EXERCISE
Locate each line in the items below that contains the string "bbox", and copy those lines in full.

PROVIDED RECORDS

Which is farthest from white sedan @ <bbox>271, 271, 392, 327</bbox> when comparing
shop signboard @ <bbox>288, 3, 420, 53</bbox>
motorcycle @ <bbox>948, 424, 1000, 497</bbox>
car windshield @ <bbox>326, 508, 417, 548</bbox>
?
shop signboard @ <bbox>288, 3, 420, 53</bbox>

WORKED SOLUTION
Which is farthest from white sedan @ <bbox>271, 271, 392, 327</bbox> when comparing
shop signboard @ <bbox>288, 3, 420, 53</bbox>
motorcycle @ <bbox>948, 424, 1000, 497</bbox>
car windshield @ <bbox>326, 508, 417, 548</bbox>
shop signboard @ <bbox>288, 3, 420, 53</bbox>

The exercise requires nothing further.